In a major policy shift, the Upper House on Wednesday passed an immigration revision bill that will tighten controls on illegal foreigners while [supposedly] easing restrictions on those living here legally.
The main feature of the revisions to the Immigration Control and Refugee Recognition Law is the introduction of an IC card that will replace the existing alien registration card. Foreign residents with the new cards will be registered in the Basic Resident Register, and their whereabouts will be uniformly monitored by the central government.
The revised law will take effect within the next three years.
At the end of 2008, a record 2.217 million people held alien registration cards, which can be obtained from local governments even without a proper visa.
However, only legally residing foreigners who have stayed in Japan for more than three months will be able to receive the IC cards and be entered in the Basic Resident Register.
Changes of address will be monitored by the Justice Ministry through municipalities.
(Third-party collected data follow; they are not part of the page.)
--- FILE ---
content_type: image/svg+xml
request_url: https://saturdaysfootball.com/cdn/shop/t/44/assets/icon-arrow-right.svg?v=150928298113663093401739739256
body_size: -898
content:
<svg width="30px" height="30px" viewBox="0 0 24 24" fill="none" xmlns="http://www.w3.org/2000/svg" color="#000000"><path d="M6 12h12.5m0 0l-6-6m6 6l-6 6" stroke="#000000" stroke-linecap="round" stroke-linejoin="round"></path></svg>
Businesses and schools will be obliged to make efforts to cooperate with the central government in providing information on foreign nationals they employ or enroll.
Foreign residents will be required to carry the IC cards at all times, much like the rules for alien registration cards.
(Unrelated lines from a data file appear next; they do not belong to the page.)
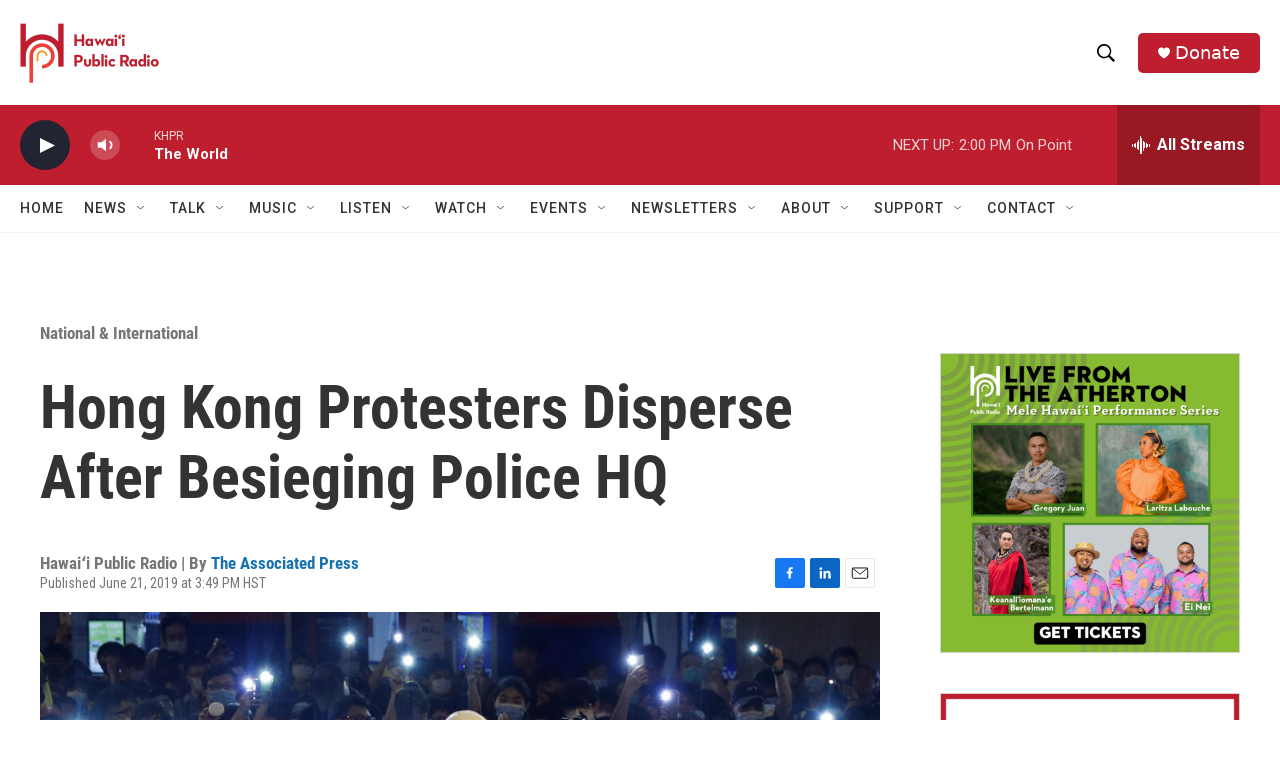

--- FILE ---
content_type: text/html; charset=utf-8
request_url: https://www.google.com/recaptcha/api2/aframe
body_size: 266
content:
<!DOCTYPE HTML><html><head><meta http-equiv="content-type" content="text/html; charset=UTF-8"></head><body><script nonce="llJSg13MxnLiCFCZZ6asCg">/** Anti-fraud and anti-abuse applications only. See google.com/recaptcha */ try{var clients={'sodar':'https://pagead2.googlesyndication.com/pagead/sodar?'};window.addEventListener("message",function(a){try{if(a.source===window.parent){var b=JSON.parse(a.data);var c=clients[b['id']];if(c){var d=document.createElement('img');d.src=c+b['params']+'&rc='+(localStorage.getItem("rc::a")?sessionStorage.getItem("rc::b"):"");window.document.body.appendChild(d);sessionStorage.setItem("rc::e",parseInt(sessionStorage.getItem("rc::e")||0)+1);localStorage.setItem("rc::h",'1769470039764');}}}catch(b){}});window.parent.postMessage("_grecaptcha_ready", "*");}catch(b){}</script></body></html>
Also like the alien registration cards, the new cards will carry the bearer’s picture, name, nationality, address, as well as visa status and period of validity.
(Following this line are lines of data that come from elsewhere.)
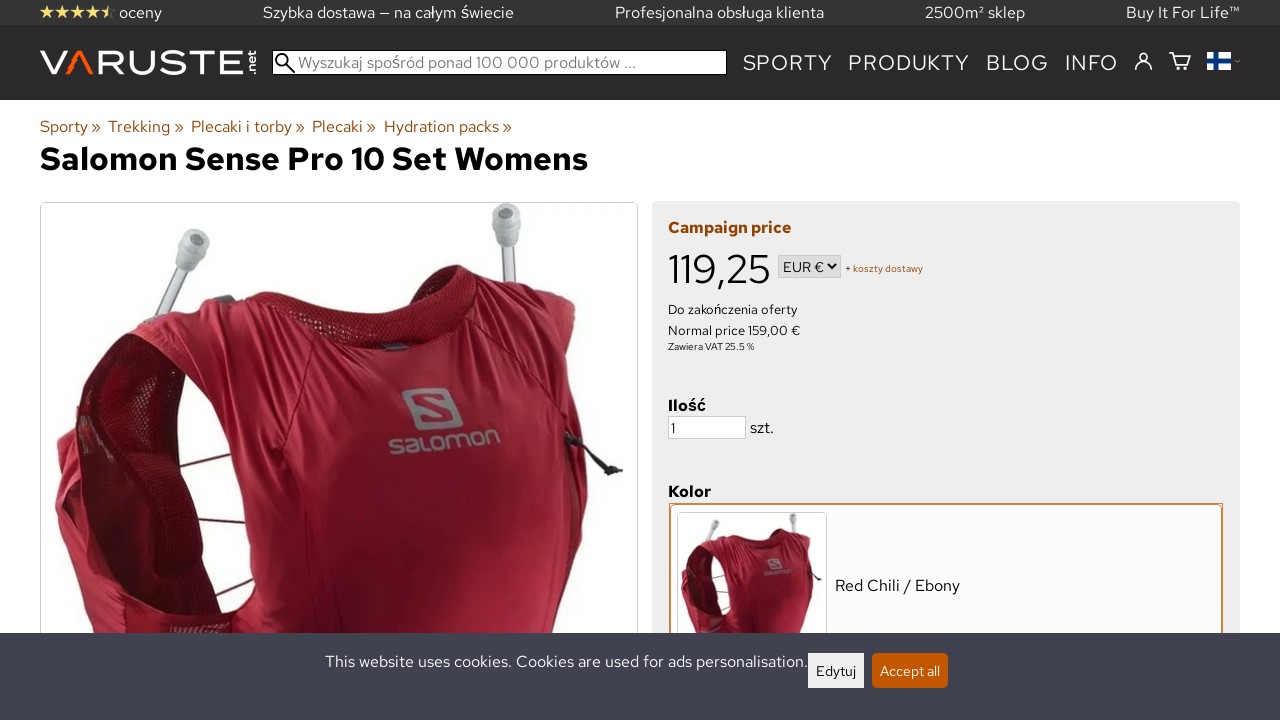

--- FILE ---
content_type: application/javascript; charset=UTF-8
request_url: https://varuste.net/.dist/9249/9249.b1e803c48add91de654e.js
body_size: 2565
content:
"use strict";(self.webpackChunkshuriken=self.webpackChunkshuriken||[]).push([[9249],{9249(t,e,n){function o(t,e,n){return(e=function(t){var e=function(t,e){if("object"!=typeof t||!t)return t;var n=t[Symbol.toPrimitive];if(void 0!==n){var o=n.call(t,e||"default");if("object"!=typeof o)return o;throw new TypeError("@@toPrimitive must return a primitive value.")}return("string"===e?String:Number)(t)}(t,"string");return"symbol"==typeof e?e:e+""}(e))in t?Object.defineProperty(t,e,{value:n,enumerable:!0,configurable:!0,writable:!0}):t[e]=n,t}var i;n.r(e),n.d(e,{adjustMessageBoxesPosition:()=>l,fadeOutBox:()=>b,interruptAutomaticClosing:()=>v,restartAutomaticClosing:()=>g,showError:()=>_,showInfo:()=>m,showWarning:()=>f}),function(t){t.vertical="vertical",t.horizontal="horizontal"}(i||(i={}));class s{constructor(t,e,n,i,s){o(this,"element",void 0),o(this,"fuction_left",void 0),o(this,"function_right",void 0),o(this,"function_up",void 0),o(this,"function_down",void 0),o(this,"touch_start_x",0),o(this,"touch_start_y",0),this.element=t,this.fuction_left=e,this.function_right=n,this.function_up=i,this.function_down=s,this.init()}init(){this.element.addEventListener("touchstart",this.onTouchStart.bind(this),!1),this.element.addEventListener("touchmove",this.onTouchMove.bind(this),!1),this.element.addEventListener("touchend",this.onTouchEnd.bind(this),!1)}onTouchStart(t){this.touch_start_x=t.changedTouches[0].screenX,this.touch_start_y=t.changedTouches[0].screenY}onTouchMove(t){this.moveAlong(t)}onTouchEnd(t){this.handleSwipeEnds(t)}moveAlong(t){var e=t.changedTouches[0],n=e.screenX-this.touch_start_x,o=e.screenY-this.touch_start_y;(this.fuction_left||this.function_right)&&this.moveElement(i.horizontal,`${n}px`),(this.function_up||this.function_down)&&this.moveElement(i.vertical,`${o}px`)}moveElement(t,e){t===i.horizontal?this.element.style.transform=`translateX(${e})`:this.element.style.transform=`translateY(${e})`}handleSwipeEnds(t,e){var n=window.innerWidth||document.body.clientWidth,o=Math.max(1,Math.floor(.01*n)),i=t.changedTouches[0],s=i.screenX-this.touch_start_x,r=i.screenY-this.touch_start_y,a=Math.abs(s/r),u=Math.abs(r/s);(Math.abs(s)>o||Math.abs(r)>o)&&(u<=1&&(s<0?this.fuction_left?this.fuction_left():e??=!0:this.function_right?this.function_right():e??=!0),a<=1&&(r<0?this.function_up?this.function_up():e??=!0:this.function_down?this.function_down():e??=!0),e&&(this.element.style.transform=""))}}var r=n(960),a=n(3503),u=n.n(a);function c(t){var e=document.querySelector("#cookie_banner");if(e&&"none"!==e.style.display){var n=function(t,e){var n=t.getBoundingClientRect(),o=e.getBoundingClientRect(),i=o.top<n.bottom&&o.bottom>n.top,s=o.top<n.top&&o.bottom>n.top,r=o.top>=n.top&&o.bottom<=n.bottom;if(i||s||r)return n.bottom-o.top}(t,e);n&&(t.style.bottom=`${n}px`)}else t.style.bottom=""}function h(t,e){return t+=500*Object.values(Shuriken.shown_message_boxes).filter(function(t){return t&&void 0!==t.timer}).length,setTimeout(function(){e()},t)}function l(){var t=document.querySelector("#message_boxes");t&&c(t)}function d(t,e,n,o){var i=u()(t),a=new URLSearchParams([["k_content",t],["message_type",e]]);fetch("/ajax/fill_message_boxes.php",{method:"POST",headers:{"Content-Type":"application/x-www-form-urlencoded"},body:a}).then(function(t){if(!t.ok)throw new Error(`Filling MessageBox failed: ${t.status} ${t.statusText}`);return t.json()}).then(function(t){var e=function(){var t=document.querySelector("#message_boxes");if(null===t){var e=document.querySelector("#container");null===e&&(e=document.body),(t=document.createElement("div")).id="message_boxes",t.classList.add("message_box_container"),e.append(t),(0,r.ci)(t)}return t}(),a=function(t){for(var e of Object.values(Shuriken.shown_message_boxes))if(t===(null==e?void 0:e.message_md5))return e}(i);if(void 0===a){var u=(new DOMParser).parseFromString(t.content,"text/html").body.firstElementChild;if(e.prepend(u),async function(t){var e=document.querySelector(`#message_texts_${t}`);if(e){var n=e.scrollHeight-e.clientHeight;if(n>0){e.classList.add("message_box_fade_bottom");var o=document.querySelector(`#openclose_${t}`);if(o){var i=await(0,r.sW)("dropdown"),s=await(0,r.sW)("dropup");o.prepend(i[0]);var a="35px";if(n>10){var u=Math.ceil(2*e.clientHeight);a=`${Math.min(n+e.clientHeight,u).toString()}px`,e.style.maxHeight=a}var c=function(){if(e.classList.contains("message_box_fade_bottom")){e.classList.remove("message_box_fade_bottom");var t=.8*window.innerHeight;e.style.maxHeight=`${t.toString()}px`,o.innerHTML=s[0].outerHTML}else e.classList.add("message_box_fade_bottom"),e.style.maxHeight=a,o.innerHTML=i[0].outerHTML};e.addEventListener("click",c),o.addEventListener("click",c)}}}}(t.id).catch(function(){throw new Error("MessageBoxes: Overflow handling failed")}),void 0===o)e.style.zIndex="";else{var l=Number.parseInt(window.getComputedStyle(e).zIndex),d=Math.max(l,o);e.style.zIndex=d.toString()}c(e);var m={action_on_timeout:void 0,message_box_id:t.id,message_md5:i,timer:void 0,quantity:1},f=function(){Shuriken.shown_message_boxes[t.id]=void 0,(0,r.Xn)(u)};void 0!==n&&(m.action_on_timeout=f,m.timer=h(n,f)),Shuriken.shown_message_boxes[t.id]=m,new s(u,f)}else{!function(t,e){var n=t.timer;if(void 0!==n){clearTimeout(n);var o=void 0;void 0!==e&&(o=setTimeout(function(){b(t.message_box_id)},e)),t.timer=o}}(a,n),function(t){var e=document.querySelector(`#quantity_${t.message_box_id}`);if(t.quantity++,null===e){(e=document.createElement("span")).id=`quantity_${t.message_box_id}`,e.classList.add("white_ball"),e.classList.add("quantity_ball");var n=document.querySelector(`#${t.message_box_id}`);n&&n.append(e)}var o=t.quantity>99?"99+":t.quantity.toString();e.textContent=o,e.style.animation="pop 0.5s",setTimeout(function(){e.style.animation=""},600)}(a);var _=document.querySelector(`#${a.message_box_id}`);_&&_.previousElementSibling&&e.prepend(_)}}).catch(function(t){var e="";throw t instanceof Error&&(e=t.message),new Error(`Filling MessageBox failed ${e}`)})}function m(t,e){d(t,"info",5e3,e)}function f(t,e){d(t,"warning",void 0,e)}function _(t,e){d(t,"error",void 0,e)}function v(t,e){var n=Shuriken.shown_message_boxes[t];n&&n.timer&&(clearTimeout(n.timer),n.timer=void 0),n&&e&&(n.action_on_timeout=void 0);var o=document.querySelector(`#close_button_${t}`);if(!o)throw new Error("Close icon not found");o.style.display="block"}function g(t){var e=Shuriken.shown_message_boxes[t];if(e&&e.action_on_timeout){e.timer=h(5e3,e.action_on_timeout);var n=document.querySelector(`#close_button_${t}`);if(!n)throw new Error("Close icon not found");n.style.display="none"}}function b(t){var e=document.querySelector(`#${t}`);if(!e)throw new Error("MessageBox not found");Shuriken.shown_message_boxes[t]=void 0,(0,r.Xn)(e)}}}]);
The new cards will clearly state whether the card holder is allowed to work in Japan…[and] the IC chips will prevent counterfeiting.
The benefits of the revisions for legally residing foreign residents include an extension of the maximum length of visas from three to five years.
In addition, foreign residents traveling abroad will no longer be required to obtain re-entry permits as long as they return to Japan within a year.
But one problem with the new system is how to deal with the estimated 130,000 illegal foreigners in the country. Some critics predict that undocumented foreigners could be driven underground.
The revisions also include amendments to an industrial training and technical internship program. The amendments offer a new visa status for foreign trainees. They will be protected under labor standard and minimum wage laws from their first year in Japan.
This revision will take effect within a year.